- In one of the most volatile sessions in years, stocks opened to huge losses, recovered most of those losses and then retreated again to close with the biggest losses in four years.
- The Dow dropped as much as 1,089 points in the first few minutes this morning before rebounding as traders said mutual funds and other investors began stepping in to buy stocks, but ended the tumultuous session down nearly 600 points, or 3.6%; the blue-chip index ended with its biggest three-day point loss in history at 1,477 points.
- "Markets remain very, very vulnerable to bad news [out of] emerging markets," says Dan Veru, chief investment officer at Palisade Capital Management, who attributes some of the sharp swings to ETFs since "it's so easy to move a bajillion dollars in a nanosecond."

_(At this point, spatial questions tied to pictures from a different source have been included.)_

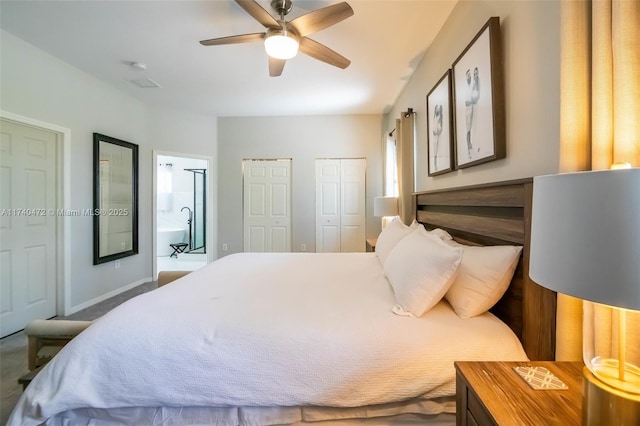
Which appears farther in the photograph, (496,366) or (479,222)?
(479,222)

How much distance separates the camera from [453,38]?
2020 mm

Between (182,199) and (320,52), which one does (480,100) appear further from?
Result: (182,199)

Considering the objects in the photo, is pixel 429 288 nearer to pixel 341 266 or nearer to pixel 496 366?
pixel 496 366

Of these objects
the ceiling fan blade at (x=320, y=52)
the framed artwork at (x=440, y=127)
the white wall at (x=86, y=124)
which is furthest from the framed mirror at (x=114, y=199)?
the framed artwork at (x=440, y=127)

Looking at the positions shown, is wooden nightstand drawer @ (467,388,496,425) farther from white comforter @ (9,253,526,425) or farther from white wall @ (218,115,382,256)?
white wall @ (218,115,382,256)

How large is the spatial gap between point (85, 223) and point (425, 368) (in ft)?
12.5

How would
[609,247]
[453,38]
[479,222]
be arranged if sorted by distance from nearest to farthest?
1. [609,247]
2. [479,222]
3. [453,38]

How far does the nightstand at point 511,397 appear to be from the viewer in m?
0.69

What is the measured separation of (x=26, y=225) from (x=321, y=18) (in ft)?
10.8

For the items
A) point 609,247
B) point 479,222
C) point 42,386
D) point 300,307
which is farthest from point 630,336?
point 42,386

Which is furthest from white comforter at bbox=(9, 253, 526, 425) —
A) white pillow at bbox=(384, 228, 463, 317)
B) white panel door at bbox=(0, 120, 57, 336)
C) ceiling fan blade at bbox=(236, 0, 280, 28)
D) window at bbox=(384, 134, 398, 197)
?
window at bbox=(384, 134, 398, 197)

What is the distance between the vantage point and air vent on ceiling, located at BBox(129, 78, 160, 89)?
125 inches

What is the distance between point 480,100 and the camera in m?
1.57

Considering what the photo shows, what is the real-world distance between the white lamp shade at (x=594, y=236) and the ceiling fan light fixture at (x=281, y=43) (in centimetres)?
178
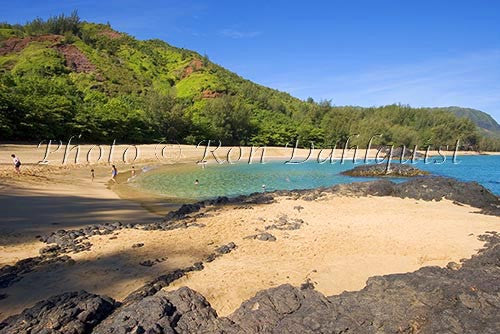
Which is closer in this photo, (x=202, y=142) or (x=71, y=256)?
(x=71, y=256)

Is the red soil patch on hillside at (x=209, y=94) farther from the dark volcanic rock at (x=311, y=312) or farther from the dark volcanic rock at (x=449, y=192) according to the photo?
the dark volcanic rock at (x=311, y=312)

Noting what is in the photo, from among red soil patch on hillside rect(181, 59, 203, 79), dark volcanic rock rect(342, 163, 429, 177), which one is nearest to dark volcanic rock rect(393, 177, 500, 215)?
dark volcanic rock rect(342, 163, 429, 177)

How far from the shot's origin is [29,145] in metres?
34.2

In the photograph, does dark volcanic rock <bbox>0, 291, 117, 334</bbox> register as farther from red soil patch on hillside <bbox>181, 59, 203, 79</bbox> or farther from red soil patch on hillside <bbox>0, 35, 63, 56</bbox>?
red soil patch on hillside <bbox>181, 59, 203, 79</bbox>

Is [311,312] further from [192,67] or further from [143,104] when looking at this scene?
[192,67]

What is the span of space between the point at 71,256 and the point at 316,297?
21.5 feet

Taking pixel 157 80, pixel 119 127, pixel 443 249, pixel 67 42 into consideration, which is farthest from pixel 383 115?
pixel 443 249

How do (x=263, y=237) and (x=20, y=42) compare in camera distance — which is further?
(x=20, y=42)

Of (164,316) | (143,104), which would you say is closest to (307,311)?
(164,316)

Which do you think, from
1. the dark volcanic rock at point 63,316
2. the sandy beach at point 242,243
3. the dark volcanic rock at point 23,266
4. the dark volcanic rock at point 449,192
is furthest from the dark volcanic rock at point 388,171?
the dark volcanic rock at point 63,316

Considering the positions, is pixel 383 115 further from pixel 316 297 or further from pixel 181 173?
pixel 316 297

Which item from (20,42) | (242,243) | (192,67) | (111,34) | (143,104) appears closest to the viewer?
(242,243)

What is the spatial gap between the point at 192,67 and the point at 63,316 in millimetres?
105972

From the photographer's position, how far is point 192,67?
10425 centimetres
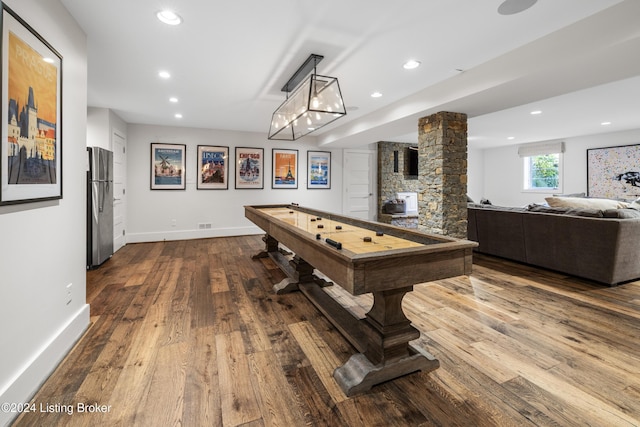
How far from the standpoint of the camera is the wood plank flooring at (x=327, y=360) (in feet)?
5.04

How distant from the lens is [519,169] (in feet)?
29.5

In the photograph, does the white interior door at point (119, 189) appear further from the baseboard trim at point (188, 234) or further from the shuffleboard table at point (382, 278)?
the shuffleboard table at point (382, 278)

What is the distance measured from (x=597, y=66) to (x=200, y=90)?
4307 millimetres

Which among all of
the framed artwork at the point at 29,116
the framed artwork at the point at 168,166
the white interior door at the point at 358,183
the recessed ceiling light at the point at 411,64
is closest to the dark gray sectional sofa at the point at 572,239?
the recessed ceiling light at the point at 411,64

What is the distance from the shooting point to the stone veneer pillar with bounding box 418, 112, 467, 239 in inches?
159

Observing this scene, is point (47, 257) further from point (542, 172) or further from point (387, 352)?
point (542, 172)

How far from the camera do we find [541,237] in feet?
13.2

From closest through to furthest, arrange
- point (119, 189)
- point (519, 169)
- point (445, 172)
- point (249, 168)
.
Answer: point (445, 172)
point (119, 189)
point (249, 168)
point (519, 169)

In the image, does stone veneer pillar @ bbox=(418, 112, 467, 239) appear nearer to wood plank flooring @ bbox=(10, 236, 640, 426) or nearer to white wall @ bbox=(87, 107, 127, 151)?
wood plank flooring @ bbox=(10, 236, 640, 426)

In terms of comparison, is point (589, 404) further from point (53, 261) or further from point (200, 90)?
point (200, 90)

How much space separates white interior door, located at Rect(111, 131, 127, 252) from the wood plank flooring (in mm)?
2187

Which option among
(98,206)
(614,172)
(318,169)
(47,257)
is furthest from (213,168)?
(614,172)

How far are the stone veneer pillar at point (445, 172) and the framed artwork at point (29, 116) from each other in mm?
3956

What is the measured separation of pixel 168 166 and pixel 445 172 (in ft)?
17.9
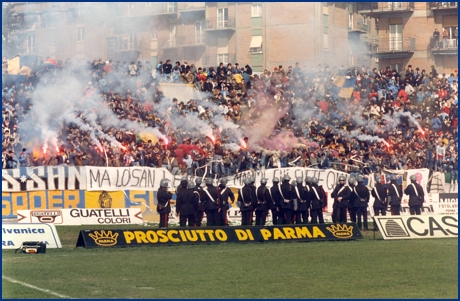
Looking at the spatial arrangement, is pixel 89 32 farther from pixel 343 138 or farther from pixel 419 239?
pixel 419 239

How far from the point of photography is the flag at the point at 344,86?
32.2 m

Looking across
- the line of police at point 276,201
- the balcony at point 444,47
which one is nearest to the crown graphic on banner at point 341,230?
the line of police at point 276,201

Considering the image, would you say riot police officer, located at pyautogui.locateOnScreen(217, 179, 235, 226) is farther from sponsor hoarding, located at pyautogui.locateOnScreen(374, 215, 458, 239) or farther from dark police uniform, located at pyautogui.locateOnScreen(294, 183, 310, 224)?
sponsor hoarding, located at pyautogui.locateOnScreen(374, 215, 458, 239)

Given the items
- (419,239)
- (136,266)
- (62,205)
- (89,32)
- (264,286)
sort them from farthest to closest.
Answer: (89,32) → (62,205) → (419,239) → (136,266) → (264,286)

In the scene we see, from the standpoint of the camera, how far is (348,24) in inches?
1337

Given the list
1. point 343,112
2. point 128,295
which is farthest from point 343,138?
point 128,295

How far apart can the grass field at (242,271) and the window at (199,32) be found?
13.9m

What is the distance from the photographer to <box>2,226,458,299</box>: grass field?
11.2m

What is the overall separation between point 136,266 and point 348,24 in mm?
21959

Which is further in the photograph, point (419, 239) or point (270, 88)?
point (270, 88)

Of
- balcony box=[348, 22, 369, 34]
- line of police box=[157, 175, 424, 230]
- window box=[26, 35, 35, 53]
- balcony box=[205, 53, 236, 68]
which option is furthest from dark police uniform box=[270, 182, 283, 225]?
balcony box=[348, 22, 369, 34]

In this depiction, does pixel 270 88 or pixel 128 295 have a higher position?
pixel 270 88

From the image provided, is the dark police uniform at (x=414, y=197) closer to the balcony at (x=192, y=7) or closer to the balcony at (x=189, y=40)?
the balcony at (x=189, y=40)

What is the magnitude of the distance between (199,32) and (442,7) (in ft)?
33.9
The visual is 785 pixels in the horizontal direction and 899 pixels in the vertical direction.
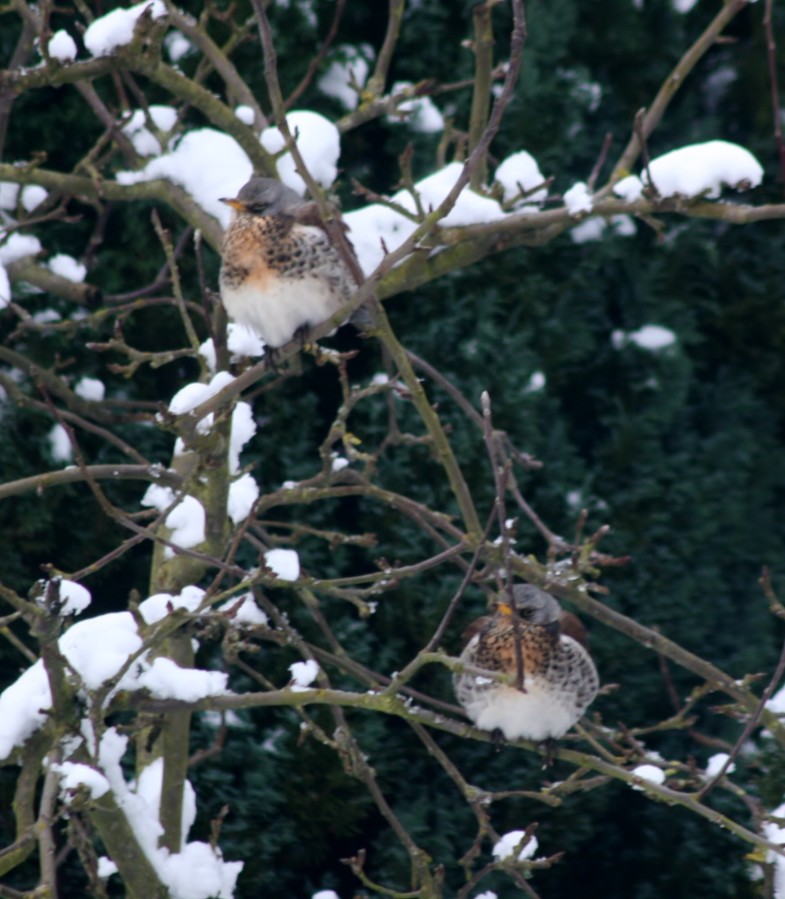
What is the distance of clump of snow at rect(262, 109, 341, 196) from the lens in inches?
138

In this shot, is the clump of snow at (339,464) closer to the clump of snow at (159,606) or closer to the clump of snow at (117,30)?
the clump of snow at (159,606)

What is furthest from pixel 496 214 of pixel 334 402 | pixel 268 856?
pixel 268 856

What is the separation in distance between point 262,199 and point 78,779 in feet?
5.03

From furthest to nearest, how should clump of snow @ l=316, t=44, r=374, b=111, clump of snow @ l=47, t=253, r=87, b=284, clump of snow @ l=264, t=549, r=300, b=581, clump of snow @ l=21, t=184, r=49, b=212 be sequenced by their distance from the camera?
clump of snow @ l=316, t=44, r=374, b=111 → clump of snow @ l=21, t=184, r=49, b=212 → clump of snow @ l=47, t=253, r=87, b=284 → clump of snow @ l=264, t=549, r=300, b=581

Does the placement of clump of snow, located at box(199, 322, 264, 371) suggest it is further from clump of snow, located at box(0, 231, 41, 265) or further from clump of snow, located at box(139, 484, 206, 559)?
clump of snow, located at box(0, 231, 41, 265)

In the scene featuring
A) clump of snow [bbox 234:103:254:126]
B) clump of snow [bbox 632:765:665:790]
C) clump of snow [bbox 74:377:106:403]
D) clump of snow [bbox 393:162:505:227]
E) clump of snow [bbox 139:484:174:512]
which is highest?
clump of snow [bbox 234:103:254:126]

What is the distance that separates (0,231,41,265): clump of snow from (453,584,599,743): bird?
1.63 m

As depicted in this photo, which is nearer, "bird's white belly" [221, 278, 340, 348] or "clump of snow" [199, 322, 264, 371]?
"bird's white belly" [221, 278, 340, 348]

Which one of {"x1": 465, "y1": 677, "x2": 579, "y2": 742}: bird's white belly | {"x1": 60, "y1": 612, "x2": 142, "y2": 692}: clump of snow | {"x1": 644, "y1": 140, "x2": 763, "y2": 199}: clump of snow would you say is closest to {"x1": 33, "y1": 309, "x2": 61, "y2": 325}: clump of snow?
{"x1": 60, "y1": 612, "x2": 142, "y2": 692}: clump of snow

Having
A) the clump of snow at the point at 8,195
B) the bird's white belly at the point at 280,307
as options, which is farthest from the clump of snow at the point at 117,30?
the clump of snow at the point at 8,195

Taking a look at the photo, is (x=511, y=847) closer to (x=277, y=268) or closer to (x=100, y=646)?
(x=100, y=646)

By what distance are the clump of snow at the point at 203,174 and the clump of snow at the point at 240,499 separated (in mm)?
756

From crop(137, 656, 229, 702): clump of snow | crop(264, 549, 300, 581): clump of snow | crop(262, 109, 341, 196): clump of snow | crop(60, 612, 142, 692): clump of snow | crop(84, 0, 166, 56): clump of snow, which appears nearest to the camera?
crop(60, 612, 142, 692): clump of snow

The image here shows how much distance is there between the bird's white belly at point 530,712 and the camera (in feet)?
10.7
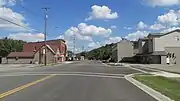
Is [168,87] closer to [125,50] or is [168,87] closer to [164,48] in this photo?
[164,48]

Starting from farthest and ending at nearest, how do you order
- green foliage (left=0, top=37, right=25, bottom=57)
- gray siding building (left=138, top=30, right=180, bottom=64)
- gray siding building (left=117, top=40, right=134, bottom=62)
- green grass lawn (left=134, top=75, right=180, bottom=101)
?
green foliage (left=0, top=37, right=25, bottom=57) → gray siding building (left=117, top=40, right=134, bottom=62) → gray siding building (left=138, top=30, right=180, bottom=64) → green grass lawn (left=134, top=75, right=180, bottom=101)

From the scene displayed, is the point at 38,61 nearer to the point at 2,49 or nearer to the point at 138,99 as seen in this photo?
the point at 2,49

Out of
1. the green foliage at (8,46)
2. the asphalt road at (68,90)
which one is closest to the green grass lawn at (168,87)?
the asphalt road at (68,90)

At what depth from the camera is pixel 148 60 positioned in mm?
88688

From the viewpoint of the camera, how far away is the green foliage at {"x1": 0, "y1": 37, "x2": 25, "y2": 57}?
143663 mm

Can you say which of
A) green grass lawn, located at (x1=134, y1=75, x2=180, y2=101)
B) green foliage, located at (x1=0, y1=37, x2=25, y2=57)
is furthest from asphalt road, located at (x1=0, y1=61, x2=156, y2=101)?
green foliage, located at (x1=0, y1=37, x2=25, y2=57)

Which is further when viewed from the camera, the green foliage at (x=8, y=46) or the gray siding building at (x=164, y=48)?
the green foliage at (x=8, y=46)

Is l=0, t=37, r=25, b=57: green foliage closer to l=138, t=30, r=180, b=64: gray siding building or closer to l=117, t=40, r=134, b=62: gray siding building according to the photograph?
l=117, t=40, r=134, b=62: gray siding building

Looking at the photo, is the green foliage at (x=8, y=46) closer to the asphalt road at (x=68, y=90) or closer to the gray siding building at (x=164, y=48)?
the gray siding building at (x=164, y=48)

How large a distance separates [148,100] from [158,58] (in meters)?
71.8

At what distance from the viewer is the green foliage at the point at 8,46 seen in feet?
471

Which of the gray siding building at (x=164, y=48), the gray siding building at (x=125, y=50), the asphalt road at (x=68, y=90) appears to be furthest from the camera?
the gray siding building at (x=125, y=50)

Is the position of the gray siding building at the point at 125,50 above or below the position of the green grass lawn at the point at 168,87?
above

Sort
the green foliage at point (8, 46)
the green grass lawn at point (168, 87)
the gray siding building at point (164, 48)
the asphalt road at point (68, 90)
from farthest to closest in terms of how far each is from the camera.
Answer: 1. the green foliage at point (8, 46)
2. the gray siding building at point (164, 48)
3. the green grass lawn at point (168, 87)
4. the asphalt road at point (68, 90)
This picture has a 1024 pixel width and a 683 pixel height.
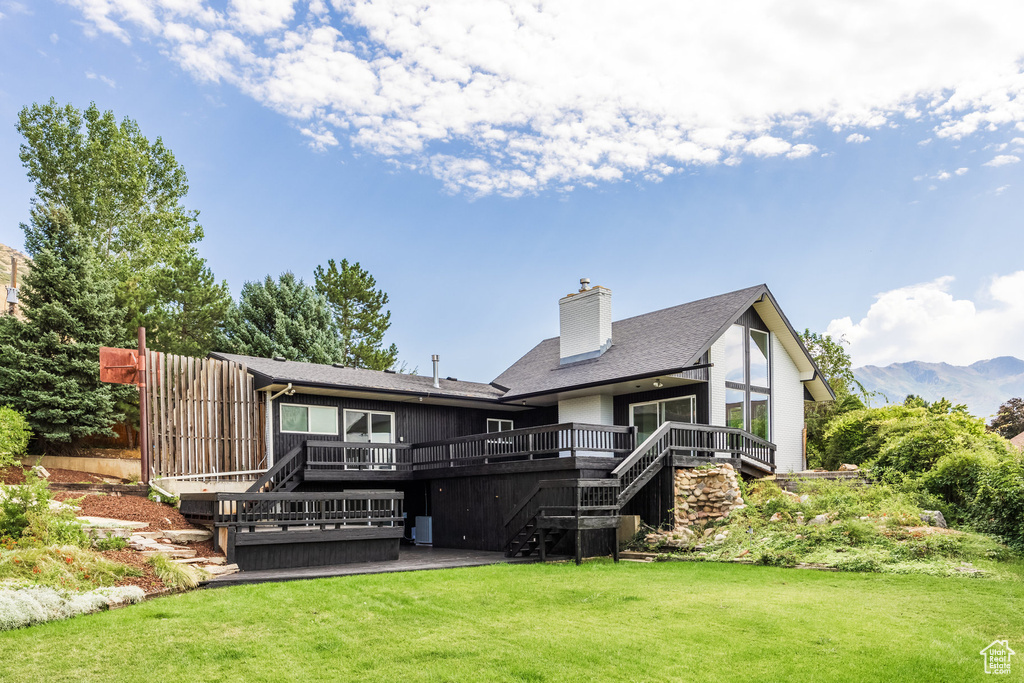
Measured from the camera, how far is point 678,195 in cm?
3697

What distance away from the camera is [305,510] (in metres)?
12.7

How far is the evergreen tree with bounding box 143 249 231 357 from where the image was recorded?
29.1 metres

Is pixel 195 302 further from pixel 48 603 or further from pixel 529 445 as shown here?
pixel 48 603

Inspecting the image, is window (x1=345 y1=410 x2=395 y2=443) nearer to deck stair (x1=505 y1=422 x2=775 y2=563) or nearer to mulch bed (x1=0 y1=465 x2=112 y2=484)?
deck stair (x1=505 y1=422 x2=775 y2=563)

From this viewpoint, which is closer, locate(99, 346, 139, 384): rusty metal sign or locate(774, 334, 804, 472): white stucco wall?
locate(99, 346, 139, 384): rusty metal sign

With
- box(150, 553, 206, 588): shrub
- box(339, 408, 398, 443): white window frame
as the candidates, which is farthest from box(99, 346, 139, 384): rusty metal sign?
box(150, 553, 206, 588): shrub

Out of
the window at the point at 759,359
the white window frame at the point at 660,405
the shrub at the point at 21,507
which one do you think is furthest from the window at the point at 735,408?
the shrub at the point at 21,507

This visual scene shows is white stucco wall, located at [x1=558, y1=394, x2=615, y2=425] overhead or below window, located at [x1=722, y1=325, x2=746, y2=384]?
below

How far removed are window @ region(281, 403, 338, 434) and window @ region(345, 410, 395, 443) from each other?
456 millimetres

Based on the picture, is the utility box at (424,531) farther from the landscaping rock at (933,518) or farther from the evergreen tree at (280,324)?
the evergreen tree at (280,324)

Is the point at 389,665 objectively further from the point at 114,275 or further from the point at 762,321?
the point at 114,275

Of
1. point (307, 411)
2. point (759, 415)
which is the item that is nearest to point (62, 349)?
point (307, 411)

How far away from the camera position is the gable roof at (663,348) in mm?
18391

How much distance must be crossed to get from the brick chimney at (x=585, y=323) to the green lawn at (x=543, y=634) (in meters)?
12.6
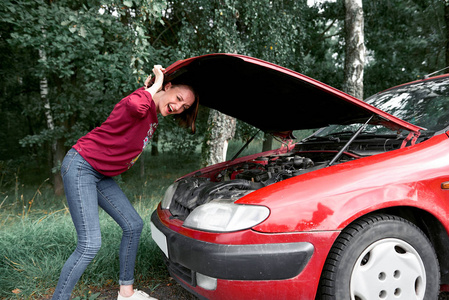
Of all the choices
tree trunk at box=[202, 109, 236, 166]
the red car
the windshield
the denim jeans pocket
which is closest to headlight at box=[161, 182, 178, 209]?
the red car

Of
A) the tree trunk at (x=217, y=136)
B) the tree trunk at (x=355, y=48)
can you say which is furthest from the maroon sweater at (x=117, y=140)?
the tree trunk at (x=355, y=48)

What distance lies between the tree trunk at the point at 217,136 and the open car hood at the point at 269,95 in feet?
7.57

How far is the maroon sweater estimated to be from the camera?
6.39ft

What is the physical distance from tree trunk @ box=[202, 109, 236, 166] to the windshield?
2.56 metres

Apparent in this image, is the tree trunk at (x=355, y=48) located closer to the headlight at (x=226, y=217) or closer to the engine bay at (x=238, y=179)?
the engine bay at (x=238, y=179)

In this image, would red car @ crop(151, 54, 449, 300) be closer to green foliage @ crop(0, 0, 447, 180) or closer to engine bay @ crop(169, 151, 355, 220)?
engine bay @ crop(169, 151, 355, 220)

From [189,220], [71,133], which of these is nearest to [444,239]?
[189,220]

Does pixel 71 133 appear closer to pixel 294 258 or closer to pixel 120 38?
pixel 120 38

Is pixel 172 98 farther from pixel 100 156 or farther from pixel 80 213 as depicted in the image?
pixel 80 213

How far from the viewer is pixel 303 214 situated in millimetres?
1557

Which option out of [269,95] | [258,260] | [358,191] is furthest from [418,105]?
[258,260]

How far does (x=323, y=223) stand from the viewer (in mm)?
1553

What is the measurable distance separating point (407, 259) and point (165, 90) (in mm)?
1782

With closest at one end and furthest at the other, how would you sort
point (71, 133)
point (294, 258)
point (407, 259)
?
point (294, 258)
point (407, 259)
point (71, 133)
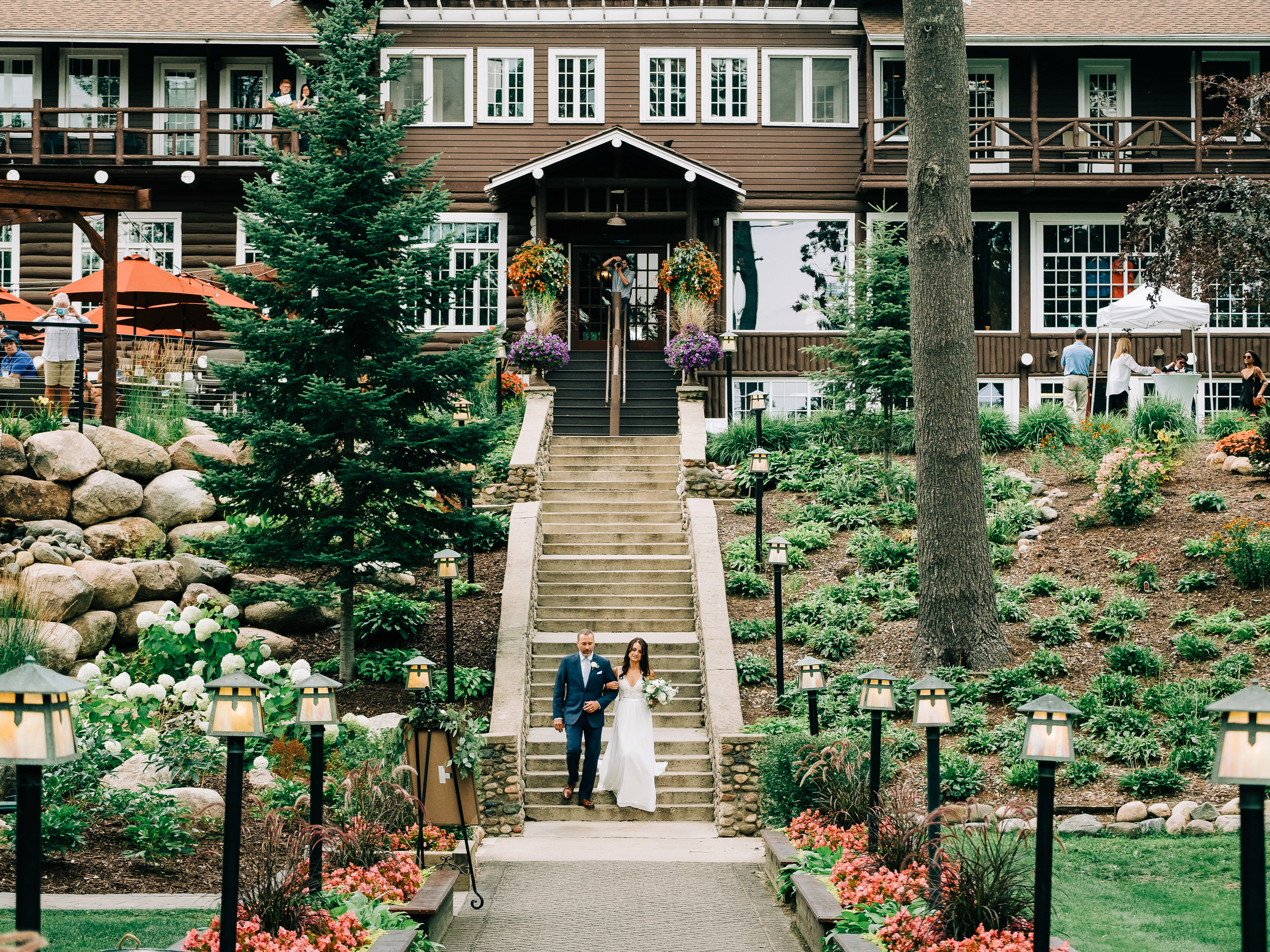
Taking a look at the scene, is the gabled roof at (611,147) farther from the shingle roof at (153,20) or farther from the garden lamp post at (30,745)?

- Today's selling was far-reaching with just 136 NYSE listings ending positive while 3,079 names posted losses; all 10 S&P sectors finished in the red, with losses ranging from 3.1% (telecom services) to 5.2% (energy).
- The energy sector widened its Q3 decline to 20.5%, as crude oil tumbled 5.5% to fresh six-and-a-half years lows at $38.24/bbl.
- Investor participation surged, with more than 1.6B shares changing hands at the NYSE floor.
- U.S. Treasury yields fell for the fourth straight day, with the 10-year yield dropping to an intraday low of 1.976% and closing 5.6 bps lower at 1.997%, its lowest point since April 28; the benchmark yield has plunged more than 50 bps since June 10, when it reached its highest point this year at 2.478%.